Party politics has to stay out of humanitarian issue
CLEM Jones Group has urged Queensland politicians to legislate euthanasia without the obstruction of party politics.
On Tuesday the group's chairman David Muir attended a parliamentary hearing in Bundaberg about end-of-life care as an observer, which is part of a state-wide inquiry.
The committee's findings will be tabled in Parliament in November and Mr Muir hoped it would recommend legislating euthanasia.
Mr Muir said the legislation needed to be voted on and passed next year rather than becoming an election campaign issue.
"We understand that both sides of politics in Queensland will allow a conscience vote.
"Each of the parliamentarians in our state are lawmakers, and those 93 parliamentarians we hope will be allowed to make a free conscience decision.”
Mr Muir said it was a humanitarian issue that the group had concentrated on through the South Australian and Victorian parliaments because they had previous history of discussing euthanasia.
The Queensland Parliament had never discussed it, Mr Muir said.
In June the Victorian Parliament legalised voluntary euthanasia but the Clem Jones Group felt that it was a too restrictive in certain aspects.

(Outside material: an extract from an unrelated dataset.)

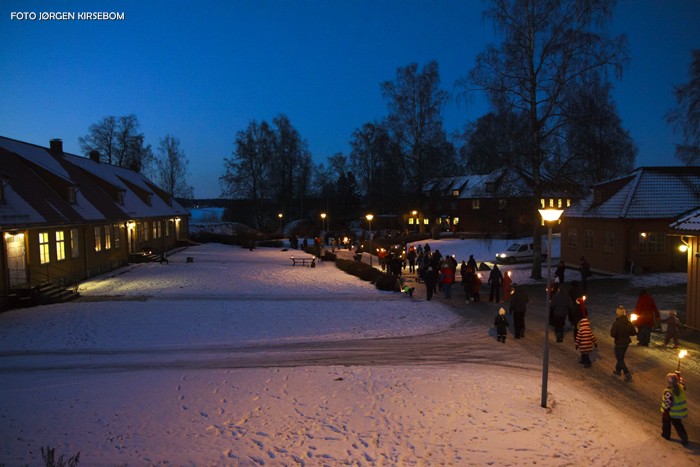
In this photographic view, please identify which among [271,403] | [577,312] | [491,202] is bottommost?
[271,403]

"They require doctors to say you only have six months to live to be eligible,” Mr Muir said.
"We think that's too arbitrary and too difficult. We think no time limit should be there other than terminal illness and insufferable pain, so we don't think doctors should be asked to predict if you've got six months to live or 12 months to live.
"It's about intolerable suffering and one of the big things we're concerned about is these laws brought in.
"There's a matter of urgency in Queensland because we know evidence from Victoria parliament that each week people are taking their own lives in horrible lonely circumstances out of pure desperation because they don't have access to voluntary euthanasia or voluntary assisted dying out of sheer frustration.”